Travail à faire:
**a)** Selon le texte source, quel est le but principal des écoles du peuple telles que les conçoit l'économie anglaise ?
**b)** Répétez mot pour mot le passage du texte source qui commence par « L'économie politique anglaise » et se poursuit jusqu'à « et moins grossiers. ».

Texte source:

■ ■ ■ ■

L'économie politique anglaise n'a pas méconnu sans doute les dangers funestes de l'immoralité et de l'ignorance dans les classes ouvrières. Elle voit, comme nous, que l'ignorance, l'imprévoyance, la débauche et la misère se tiennent en quelque sorte par la main; elle veut en garantir les ouvriers; mais ses remèdes sont nécessairement impuissants lorsqu'ils ne sont pas dangereux. L'immoralité et l'ignorance sont les conséquences inexorables d'un système fondé sur le matérialisme. L'éducation industrielle, si elle n'est en même temps morale, ne fera que développer les mêmes vices, seulement ils seront, peut-être, moins vulgaires et moins grossiers.

Les écoles du peuple, telles que les conçoit l'économie anglaise, donnent promptement aux enfants, il est vrai, la clef des sciences. Leur but principal est de leur fournir les moyens de savoir de bonne heure lire, écrire, calculer, et de pouvoir se livrer bientôt avec quelque profit, à un travail mécanique. Les parents obtiennent ainsi l'avantage de ne pas supporter longtemps la dépense de l'instruction élémentaire et de retirer plus tôt quelques bénéfices du travail de leurs enfants. Mais cet avantage est-il réel? est-il surtout durable et désirable?

Dans l'état actuel de l'industrie, et d'après les principes économiques anglais, il est difficile qu'un enfant, obligé de travailler de toutes ses forces pour gagner un chétif salaire, puisse trouver le temps de perfectionner et d'appliquer son instruction. Quelques-uns, plus intelligents et plus robustes, parviendront peut-être à sortir de la ligne commune; mais la masse continuera de se perdre dans cette foule d'êtres condamnés à travailler mécaniquement, à consumer leur jeunesse et leur santé dans des ateliers malsains ou dans des lieux de débauche et d'ivrognerie, et à terminer leur déplorable vie dans la souffrance et la misère.

■ ■ ■ ■

Listing extrait:
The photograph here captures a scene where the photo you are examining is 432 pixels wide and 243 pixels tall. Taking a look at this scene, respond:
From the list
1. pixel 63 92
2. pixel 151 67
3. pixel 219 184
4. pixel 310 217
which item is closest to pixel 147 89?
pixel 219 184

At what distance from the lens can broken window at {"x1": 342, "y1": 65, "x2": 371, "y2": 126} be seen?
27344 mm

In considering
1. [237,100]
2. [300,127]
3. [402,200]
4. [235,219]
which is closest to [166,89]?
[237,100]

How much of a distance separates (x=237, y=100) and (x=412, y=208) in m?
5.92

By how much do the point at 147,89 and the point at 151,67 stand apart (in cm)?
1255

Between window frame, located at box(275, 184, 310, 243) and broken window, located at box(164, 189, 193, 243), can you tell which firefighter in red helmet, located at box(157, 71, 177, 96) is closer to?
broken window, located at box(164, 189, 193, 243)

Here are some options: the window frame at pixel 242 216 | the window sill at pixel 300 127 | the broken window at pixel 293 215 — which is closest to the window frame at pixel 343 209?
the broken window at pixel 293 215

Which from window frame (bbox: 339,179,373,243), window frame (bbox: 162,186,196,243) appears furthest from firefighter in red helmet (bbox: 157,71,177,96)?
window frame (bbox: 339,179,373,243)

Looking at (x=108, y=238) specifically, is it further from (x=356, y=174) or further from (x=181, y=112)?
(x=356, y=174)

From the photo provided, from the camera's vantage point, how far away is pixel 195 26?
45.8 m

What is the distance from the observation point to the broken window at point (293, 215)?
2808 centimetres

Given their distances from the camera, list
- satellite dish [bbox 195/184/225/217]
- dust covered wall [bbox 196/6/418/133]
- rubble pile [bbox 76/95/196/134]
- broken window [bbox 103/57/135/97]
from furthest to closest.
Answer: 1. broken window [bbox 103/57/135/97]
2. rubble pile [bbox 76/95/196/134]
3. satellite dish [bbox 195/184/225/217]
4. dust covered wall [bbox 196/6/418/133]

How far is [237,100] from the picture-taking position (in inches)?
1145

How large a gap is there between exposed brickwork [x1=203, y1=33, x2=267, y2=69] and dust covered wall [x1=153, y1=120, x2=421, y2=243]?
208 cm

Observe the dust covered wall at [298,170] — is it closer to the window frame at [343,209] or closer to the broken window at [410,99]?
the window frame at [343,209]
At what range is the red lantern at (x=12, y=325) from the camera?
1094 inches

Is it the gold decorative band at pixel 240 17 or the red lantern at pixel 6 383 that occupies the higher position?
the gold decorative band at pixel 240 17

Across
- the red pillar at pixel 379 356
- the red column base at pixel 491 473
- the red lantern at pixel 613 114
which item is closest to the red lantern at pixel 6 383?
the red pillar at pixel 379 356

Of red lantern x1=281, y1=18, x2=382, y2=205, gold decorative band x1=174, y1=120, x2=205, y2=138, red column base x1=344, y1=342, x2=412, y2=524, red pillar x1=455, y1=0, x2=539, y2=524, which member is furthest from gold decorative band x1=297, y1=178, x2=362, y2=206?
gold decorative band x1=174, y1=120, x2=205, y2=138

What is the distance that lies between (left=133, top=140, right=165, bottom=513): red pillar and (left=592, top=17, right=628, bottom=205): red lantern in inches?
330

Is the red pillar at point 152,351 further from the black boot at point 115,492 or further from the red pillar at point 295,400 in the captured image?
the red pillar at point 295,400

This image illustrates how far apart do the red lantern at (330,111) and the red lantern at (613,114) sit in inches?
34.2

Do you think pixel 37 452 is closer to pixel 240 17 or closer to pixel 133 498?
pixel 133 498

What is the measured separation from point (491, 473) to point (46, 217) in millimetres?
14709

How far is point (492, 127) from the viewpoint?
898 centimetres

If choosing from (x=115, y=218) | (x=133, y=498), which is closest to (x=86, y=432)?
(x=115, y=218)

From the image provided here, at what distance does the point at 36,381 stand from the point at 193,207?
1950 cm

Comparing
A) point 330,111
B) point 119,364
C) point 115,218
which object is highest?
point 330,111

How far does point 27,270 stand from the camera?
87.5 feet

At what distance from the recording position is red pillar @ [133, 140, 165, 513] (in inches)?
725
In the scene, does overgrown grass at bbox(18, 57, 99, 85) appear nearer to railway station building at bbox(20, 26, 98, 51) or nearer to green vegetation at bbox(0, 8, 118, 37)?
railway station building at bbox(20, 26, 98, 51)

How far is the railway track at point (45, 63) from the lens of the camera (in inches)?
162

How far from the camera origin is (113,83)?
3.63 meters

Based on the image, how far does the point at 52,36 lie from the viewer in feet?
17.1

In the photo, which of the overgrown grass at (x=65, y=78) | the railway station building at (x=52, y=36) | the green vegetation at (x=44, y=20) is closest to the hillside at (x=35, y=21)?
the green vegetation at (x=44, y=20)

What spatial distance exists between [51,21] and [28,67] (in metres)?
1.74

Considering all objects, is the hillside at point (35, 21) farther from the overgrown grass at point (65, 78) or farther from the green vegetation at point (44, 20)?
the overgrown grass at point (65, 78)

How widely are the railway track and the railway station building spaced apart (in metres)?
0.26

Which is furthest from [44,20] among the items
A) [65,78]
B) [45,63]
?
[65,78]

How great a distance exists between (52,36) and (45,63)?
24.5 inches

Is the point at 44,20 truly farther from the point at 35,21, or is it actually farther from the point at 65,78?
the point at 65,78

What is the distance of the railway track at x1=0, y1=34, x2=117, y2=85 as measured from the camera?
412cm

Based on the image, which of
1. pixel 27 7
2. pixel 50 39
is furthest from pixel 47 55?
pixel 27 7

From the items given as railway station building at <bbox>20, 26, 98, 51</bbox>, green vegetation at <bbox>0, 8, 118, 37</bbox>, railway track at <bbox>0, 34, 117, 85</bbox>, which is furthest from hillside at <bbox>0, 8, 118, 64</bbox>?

■ ■ ■ ■

Résultats dans l'ordre:
**a)** Leur but principal est de fournir aux enfants les moyens de savoir de bonne heure lire, écrire, calculer, et de pouvoir se livrer bientôt avec quelque profit à un travail mécanique.

**b)**
L'économie politique anglaise n'a pas méconnu sans doute les dangers funestes de l'immoralité et de l'ignorance dans les classes ouvrières. Elle voit, comme nous, que l'ignorance, l'imprévoyance, la débauche et la misère se tiennent en quelque sorte par la main; elle veut en garantir les ouvriers; mais ses remèdes sont nécessairement impuissants lorsqu'ils ne sont pas dangereux. L'immoralité et l'ignorance sont les conséquences inexorables d'un système fondé sur le matérialisme. L'éducation industrielle, si elle n'est en même temps morale, ne fera que développer les mêmes vices, seulement ils seront, peut-être, moins vulgaires et moins grossiers.